DAVID HOPKINS press still rolling in....

The two performances by DAVID HOPKINS at CMJ and THE CRAICFEST were amazing for all those that could actually fight through that insane NYC traffic this weekend (United Nations, Fashion Week, & CMJ). Sunday night's Craic Fest show at Arlene's Grocery was especially sweet.

Here is the HERALD article just dropped....

by Eamon Carr

With one of the more impressive Irish albums of the year to his credit, you'd think David Hopkins would be happy. But back in Ireland from his home in the States, he has a problem. People see him as a solo artist and have even begun to suggest he'll give Damien Rice a run for his singer-songwriter melancholy. "I don't come from that background," he stresses. "I got a guitar because I didn't want to lug keyboards around anymore. When I write a song, I think of a whole band. I much prefer that sound. I'm into Pink Floyd and Led Zeppelin."

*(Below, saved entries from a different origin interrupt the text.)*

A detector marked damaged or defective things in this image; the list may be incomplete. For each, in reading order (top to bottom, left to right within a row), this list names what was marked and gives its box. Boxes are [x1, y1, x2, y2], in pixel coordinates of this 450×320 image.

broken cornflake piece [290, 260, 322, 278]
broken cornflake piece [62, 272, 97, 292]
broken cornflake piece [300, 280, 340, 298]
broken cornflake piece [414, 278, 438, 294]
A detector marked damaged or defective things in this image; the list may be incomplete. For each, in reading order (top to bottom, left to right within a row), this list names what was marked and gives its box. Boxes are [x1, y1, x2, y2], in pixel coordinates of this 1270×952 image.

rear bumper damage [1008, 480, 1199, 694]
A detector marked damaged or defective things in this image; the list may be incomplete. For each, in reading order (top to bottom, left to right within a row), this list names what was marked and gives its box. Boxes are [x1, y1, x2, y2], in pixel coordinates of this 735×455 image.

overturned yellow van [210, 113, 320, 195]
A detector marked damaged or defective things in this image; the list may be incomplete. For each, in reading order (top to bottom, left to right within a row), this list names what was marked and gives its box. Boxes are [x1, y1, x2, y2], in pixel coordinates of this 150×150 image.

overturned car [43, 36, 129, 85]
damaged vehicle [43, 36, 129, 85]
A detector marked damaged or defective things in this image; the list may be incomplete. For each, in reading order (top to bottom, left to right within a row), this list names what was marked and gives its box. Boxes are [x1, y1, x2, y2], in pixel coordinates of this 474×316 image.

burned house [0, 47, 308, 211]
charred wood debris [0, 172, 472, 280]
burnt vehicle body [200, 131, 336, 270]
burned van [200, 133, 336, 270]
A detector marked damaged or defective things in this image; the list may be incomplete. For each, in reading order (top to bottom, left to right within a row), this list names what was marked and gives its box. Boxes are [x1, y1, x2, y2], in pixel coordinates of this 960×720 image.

Hopkins was a member of local outfit LIR, a brash combo wilfully out of step with their times. A good band who probably got the wrong breaks. They moved to America and that's where Hopkins' story took a new twist. "We got signed straight out of school," David recalls. "We were 17 when we got a deal. They put money into us. It was great. We thought we were going to make it. "At one gig in the States, we had 37 record companies come to see us," he says with a wry laugh. "The management strategy was, 'Let them wait'. But we waited. And waited. And nothing happened. We had a great time for a couple of years but after that it was a struggle." Hopkins quit the band. Then he quit music.

"I wasn't into it", he confesses. "I sold all my equipment. I went to college in New York for a few months but then I moved to San Francisco. I needed to earn a few bob." After a few years, he bought a guitarand began writing new songs, some of which are still performed by acts around ~San Francisco where he lived for seven years before moving back to New York. He'd worked as a session-player, toured with The Who for six months and was eventually spotted by the management company which handles The Killers. As his album, Amber & Green, receives a critical thumbs up, Hopkins is putting a band together in Dublin, a town he barely recognised on his return. "It had totally changed, he says. "People had money. The prices are unbelievable. It's worse here than in the States. But the music scene here is great. It's buzzing with all these young bands and singer songwriters."

Meanwhile, the songwriting continues: "I probably write about a hundred songs a year," he reveals. As the word of mouth buzz builds on Amber and Green, Hopkins is planning to tour with his band around the end of October. Expect the gigs to be a sell-out.

*Amber & Green is out on Reekus Records.